Um grupo de 55 gestantes que foram infectadas com o vírus da zika no interior de São Paulo deu à luz bebês sem microcefalia, revela um novo estudo.
(Folha de S.Paulo, 09/06/2017 – acesse no site de origem)
Entre as crianças geradas por essas mães, 28% nasceram com alguma alteração neurológica, mas os sintomas são muito mais leves do que os detectados em recém-nascidos do Nordeste ou do Rio de Janeiro cujas mães também foram afetadas pelo vírus.
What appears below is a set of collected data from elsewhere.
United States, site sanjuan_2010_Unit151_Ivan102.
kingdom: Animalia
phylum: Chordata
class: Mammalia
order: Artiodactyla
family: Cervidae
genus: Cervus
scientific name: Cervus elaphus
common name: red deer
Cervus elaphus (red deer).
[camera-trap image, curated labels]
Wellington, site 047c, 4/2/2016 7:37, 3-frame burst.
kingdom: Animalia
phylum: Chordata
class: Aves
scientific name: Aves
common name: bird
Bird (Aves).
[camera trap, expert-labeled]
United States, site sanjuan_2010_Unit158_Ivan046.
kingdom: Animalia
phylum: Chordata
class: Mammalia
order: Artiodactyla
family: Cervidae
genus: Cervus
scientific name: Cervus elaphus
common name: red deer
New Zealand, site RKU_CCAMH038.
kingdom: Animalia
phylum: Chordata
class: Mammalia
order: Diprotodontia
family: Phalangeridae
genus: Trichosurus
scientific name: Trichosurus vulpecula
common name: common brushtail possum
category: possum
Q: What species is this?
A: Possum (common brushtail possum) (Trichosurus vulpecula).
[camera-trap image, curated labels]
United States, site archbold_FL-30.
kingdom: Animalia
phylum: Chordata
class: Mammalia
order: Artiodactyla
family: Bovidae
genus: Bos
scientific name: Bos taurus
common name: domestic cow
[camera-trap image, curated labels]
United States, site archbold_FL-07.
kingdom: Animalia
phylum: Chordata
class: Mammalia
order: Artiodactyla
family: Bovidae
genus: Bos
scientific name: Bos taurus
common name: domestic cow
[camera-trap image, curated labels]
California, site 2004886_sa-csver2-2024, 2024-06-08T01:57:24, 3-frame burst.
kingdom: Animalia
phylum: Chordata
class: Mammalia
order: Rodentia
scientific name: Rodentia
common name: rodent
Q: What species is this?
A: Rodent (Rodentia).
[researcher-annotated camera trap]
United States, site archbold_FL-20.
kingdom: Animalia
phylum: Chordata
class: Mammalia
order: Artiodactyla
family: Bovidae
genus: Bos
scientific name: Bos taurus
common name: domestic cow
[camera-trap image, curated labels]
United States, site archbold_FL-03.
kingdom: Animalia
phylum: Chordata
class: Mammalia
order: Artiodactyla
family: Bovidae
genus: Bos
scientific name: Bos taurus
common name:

“Não tivemos nenhuma daquelas manifestações gravíssimas que haviam sido vistas antes”, disse o virologista Maurício Lacerda Nogueira, da Famerp (Faculdade de Medicina de São José do Rio Preto), que coordenou o estudo.
“É a primeira vez que a gente consegue comparar de forma confiável os dados de duas populações diferentes afetadas pelo zika.”
Os resultados foram apresentados durante o evento Escola São Paulo de Ciência Avançada em Arbovirologia, organizado pela Fapesp (fundação paulista de fomento à pesquisa), que vai até sexta (9). A rede de pesquisa financiada pela Fapesp tem investigado diversas frentes de diagnóstico, monitoramento e terapia contra o zika.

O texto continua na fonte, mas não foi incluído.